Annual premiums for employer-sponsored family health coverage held to the recent moderate trend, climbing to $16,351 this year, or 4 percent more than last year, according to the Employer Health Benefits Survey released Tuesday by the Kaiser Family Foundation.
Workers paid $4,565 on average toward the cost of their family's health coverage, but their wages did not keep up with even the modest rise in premiums. During the same period, wages rose just 1.8 percent and general inflation was up 1.1 percent, the survey noted.
Since 2003, premiums have increased 80 percent, nearly three times as fast as wages (31 percent) and inflation (27 percent).
Still, 93 percent of employers with 50 or more employees offered their workers coverage this year, only slightly less than 94 percent last year, said Gary Claxton, the study's lead investigator and director of Kaiser's Health Care Marketplace Project, on a briefing call with reporters.
He doesn't think that the Affordable Care Act will have an impact on premiums, especially with the employer mandate delayed until 2015. "Most of the coverage expansions would be in the non-group market. I don't know if there is a reason to think that it will have a big effect on the employer market," Claxton said.
The annual survey, for 15 years a joint project of Kaiser and the Health Research & Educational Trust, polled more than 2,000 companies between January and May about trends in employer-sponsored health insurance costs and coverage.
The rise in premiums has been held in check by historical standards mostly because of the weak economy, "which causes people to use less health care. But other factors are cost-sharing and changes in the health system," said Drew Altman, Kaiser president and CEO, on the call.
Among the findings, cost-sharing by employees continues to expand and take a bigger bite out of their finances. Businesses with many lower-wage workers (at least 35 percent earning $23,000 or less annually) require workers to pay $1,363 more on average toward family premiums than employees at firms with fewer lower-wage workers ($5,818 vs. $4,455 annually).
This year, 78 percent of all covered employees face an annual deductible, up from 72 percent in 2012. Workers typically must pay this deductible before most services are covered by their health plan.
The survey also finds that large deductibles of at least $1,000 or more are common in employer-sponsored plans, especially among workers of smaller firms. This year, 38 percent of all covered workers face such a deductible. At small firms, 58 percent of covered workers now face deductibles of at least $1,000, including nearly a third (31 percent) who face deductibles of at least $2,000, up from 12 percent in 2008.
Wellness programs are also growing in popularity, especially among large employers and targeted at certain conditions, to control costs.

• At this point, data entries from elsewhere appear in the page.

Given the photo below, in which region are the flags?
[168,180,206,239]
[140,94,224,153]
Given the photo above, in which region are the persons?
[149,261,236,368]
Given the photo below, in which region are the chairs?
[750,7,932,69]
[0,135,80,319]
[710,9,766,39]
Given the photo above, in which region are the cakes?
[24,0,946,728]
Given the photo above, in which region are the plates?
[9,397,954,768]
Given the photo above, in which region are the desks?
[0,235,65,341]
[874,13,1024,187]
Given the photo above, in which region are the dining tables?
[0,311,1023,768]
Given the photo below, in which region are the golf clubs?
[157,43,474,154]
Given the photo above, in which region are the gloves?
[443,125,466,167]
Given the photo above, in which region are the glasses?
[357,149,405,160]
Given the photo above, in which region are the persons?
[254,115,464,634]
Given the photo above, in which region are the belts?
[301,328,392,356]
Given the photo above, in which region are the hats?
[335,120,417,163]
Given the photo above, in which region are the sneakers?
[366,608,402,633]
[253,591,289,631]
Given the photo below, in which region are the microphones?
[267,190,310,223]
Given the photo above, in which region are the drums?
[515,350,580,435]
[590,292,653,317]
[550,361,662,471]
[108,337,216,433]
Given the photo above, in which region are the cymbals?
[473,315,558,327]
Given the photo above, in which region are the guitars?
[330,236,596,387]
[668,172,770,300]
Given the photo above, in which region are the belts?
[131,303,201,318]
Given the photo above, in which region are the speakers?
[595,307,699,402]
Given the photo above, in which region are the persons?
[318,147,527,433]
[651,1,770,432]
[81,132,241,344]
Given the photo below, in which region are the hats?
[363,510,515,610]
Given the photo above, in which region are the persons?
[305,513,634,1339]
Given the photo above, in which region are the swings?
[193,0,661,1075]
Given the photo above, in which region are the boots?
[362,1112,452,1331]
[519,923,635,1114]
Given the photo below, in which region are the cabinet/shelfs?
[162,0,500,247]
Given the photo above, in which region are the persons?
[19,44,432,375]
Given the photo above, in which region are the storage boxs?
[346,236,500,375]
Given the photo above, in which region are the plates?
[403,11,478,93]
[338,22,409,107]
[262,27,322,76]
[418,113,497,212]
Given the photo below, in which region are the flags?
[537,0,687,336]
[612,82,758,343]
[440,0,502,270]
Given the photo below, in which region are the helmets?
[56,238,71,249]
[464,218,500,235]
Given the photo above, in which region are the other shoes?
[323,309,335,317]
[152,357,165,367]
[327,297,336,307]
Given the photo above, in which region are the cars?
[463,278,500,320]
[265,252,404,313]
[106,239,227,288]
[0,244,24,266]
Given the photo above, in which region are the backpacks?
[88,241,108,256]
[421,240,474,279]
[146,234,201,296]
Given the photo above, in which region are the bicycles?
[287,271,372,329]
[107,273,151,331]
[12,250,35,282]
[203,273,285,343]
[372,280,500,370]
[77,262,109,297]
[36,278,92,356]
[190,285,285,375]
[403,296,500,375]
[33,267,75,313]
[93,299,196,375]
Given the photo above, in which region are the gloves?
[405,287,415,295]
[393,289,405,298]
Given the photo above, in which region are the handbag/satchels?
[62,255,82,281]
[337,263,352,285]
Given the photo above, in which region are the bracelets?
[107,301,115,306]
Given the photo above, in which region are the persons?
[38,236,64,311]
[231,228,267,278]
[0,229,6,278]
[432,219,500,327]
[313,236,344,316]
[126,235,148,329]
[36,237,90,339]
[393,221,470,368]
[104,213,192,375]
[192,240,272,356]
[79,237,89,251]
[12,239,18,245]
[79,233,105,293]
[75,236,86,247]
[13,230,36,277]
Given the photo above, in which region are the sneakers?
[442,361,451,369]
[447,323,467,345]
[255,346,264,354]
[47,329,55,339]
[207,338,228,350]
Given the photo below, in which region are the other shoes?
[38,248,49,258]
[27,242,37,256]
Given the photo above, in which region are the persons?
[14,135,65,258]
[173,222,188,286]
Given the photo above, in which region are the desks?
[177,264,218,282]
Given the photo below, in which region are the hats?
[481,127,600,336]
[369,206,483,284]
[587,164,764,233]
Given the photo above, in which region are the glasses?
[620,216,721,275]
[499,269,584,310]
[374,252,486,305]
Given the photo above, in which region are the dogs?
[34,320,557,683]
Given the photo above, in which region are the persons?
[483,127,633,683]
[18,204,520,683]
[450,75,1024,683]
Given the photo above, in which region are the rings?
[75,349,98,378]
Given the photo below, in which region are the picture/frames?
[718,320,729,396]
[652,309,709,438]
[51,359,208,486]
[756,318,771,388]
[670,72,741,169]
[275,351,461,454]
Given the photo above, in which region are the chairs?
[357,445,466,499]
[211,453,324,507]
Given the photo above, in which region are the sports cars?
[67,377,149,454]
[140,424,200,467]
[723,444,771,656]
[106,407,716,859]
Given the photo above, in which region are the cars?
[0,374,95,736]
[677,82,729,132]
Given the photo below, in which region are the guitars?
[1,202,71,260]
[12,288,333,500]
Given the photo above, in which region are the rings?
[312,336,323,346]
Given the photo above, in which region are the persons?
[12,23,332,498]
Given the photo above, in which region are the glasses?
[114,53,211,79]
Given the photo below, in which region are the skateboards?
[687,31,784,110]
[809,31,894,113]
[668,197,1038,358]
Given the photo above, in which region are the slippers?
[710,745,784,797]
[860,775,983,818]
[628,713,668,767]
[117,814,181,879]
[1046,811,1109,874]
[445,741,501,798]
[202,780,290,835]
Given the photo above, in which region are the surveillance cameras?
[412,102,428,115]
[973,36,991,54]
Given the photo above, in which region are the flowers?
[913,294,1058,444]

More than one third, or 36 percent, of employers with at least 200 workers and who offer wellness programs, also link them to some form of financial incentive for their workers to participate, including lower premiums or lower deductible, receiving larger contributions to a health savings account, gift cards and cash.
However, the effectiveness of wellness programs is still more anecdotal than evidence-based. "You can find differences of opinion whether the amount of cost savings is very large," Claxton said. "You can find examples of firms that lower premiums right away, and some of those cases are because they increased cost-sharing quite a bit at the same time that they instituted a wellness program."
However, over the long term, all companies want to make employees healthier. "If you look beyond health benefits in terms of getting people to stay at work and reducing time off, there is probably more room for finding cost effectiveness," he said.